# taz.de -- Rassistische Polizeigewalt in den USA: Endlich wird hingeschaut
       
       > Das Verhältnis zwischen Bürger*innen und Staat ist in den USA völlig
       > gestört. Ohne eine Reform der Polizei lässt es sich nicht reparieren.
       
 (IMG) Bild: Atlanta, Georgia: Hier wurde der Schwarze Rayshard Brooks getötet
       
       Schon wieder [1][ist ein Schwarzer in den USA von der Polizei erschossen
       worden]. Schon wieder hat Schwarzes Leben nicht gezählt.

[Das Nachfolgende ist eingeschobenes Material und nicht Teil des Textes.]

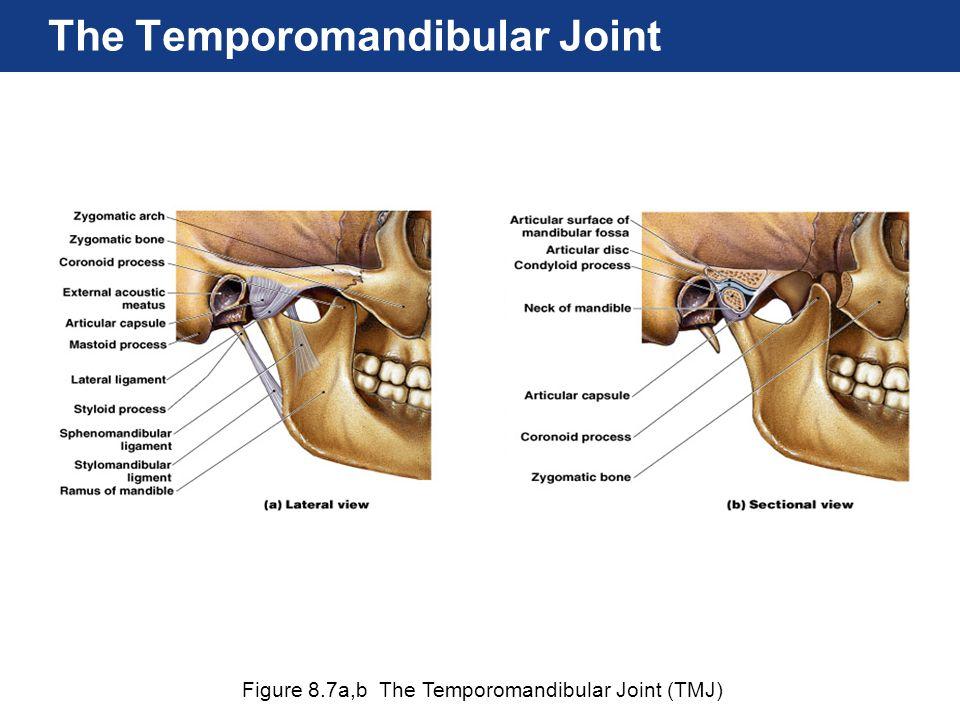 Figure 8.7a,b The Temporomandibular Joint (TMJ) The Temporomandibular Joint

Der Hergang der
       Todesschüsse von Atlanta mag nicht so eindeutig sein wie die Ermordung
       George Floyds in Minneapolis Ende Mai.
       
       Im Gegenteil: Ein Schwarzer, der sich ein Handgemenge mit der Polizei
       liefert, dabei einen Elektroschocker klaut, davonrennt, den Taser auf einen
       Polizisten richtet und dann erschossen wird – das wäre noch vor wenigen
       Wochen nicht einmal eine Nachricht gewesen. Dabei wäre der Skandal genau
       der gleiche: Man kann ziemlich sicher sein, dass ein Weißer, der betrunken
       vor einem Schnellrestaurant in seinem Auto einschläft, nicht von der
       Polizei erschossen worden wäre.
       
       Es wird also endlich genauer hingeschaut, und dafür spricht auch die
       Reaktion, nicht nur der Medien, sondern auch der Politik. Die Polizeichefin
       erklärt ihren Rücktritt, Atlantas Bürgermeisterin setzt durch, dass der
       verantwortliche Polizist sofort entlassen wird. Da scheint begriffen worden
       zu sein, dass etwas so im Argen liegt im Verhältnis von Schwarzen
       Bürger*innen und Polizei, dass sofortiges Handeln nötig ist.
       
       Das aber muss wesentlich weiter und tiefer gehen als bislang. Die
       Ausbildung der Streifenpolizisten in den USA ist ein Skandal, sie muss viel
       länger und gründlicher werden, bevor die Uniformierten auf die Bevölkerung
       losgelassen werden. Racial Profiling muss radikal unterbunden werden.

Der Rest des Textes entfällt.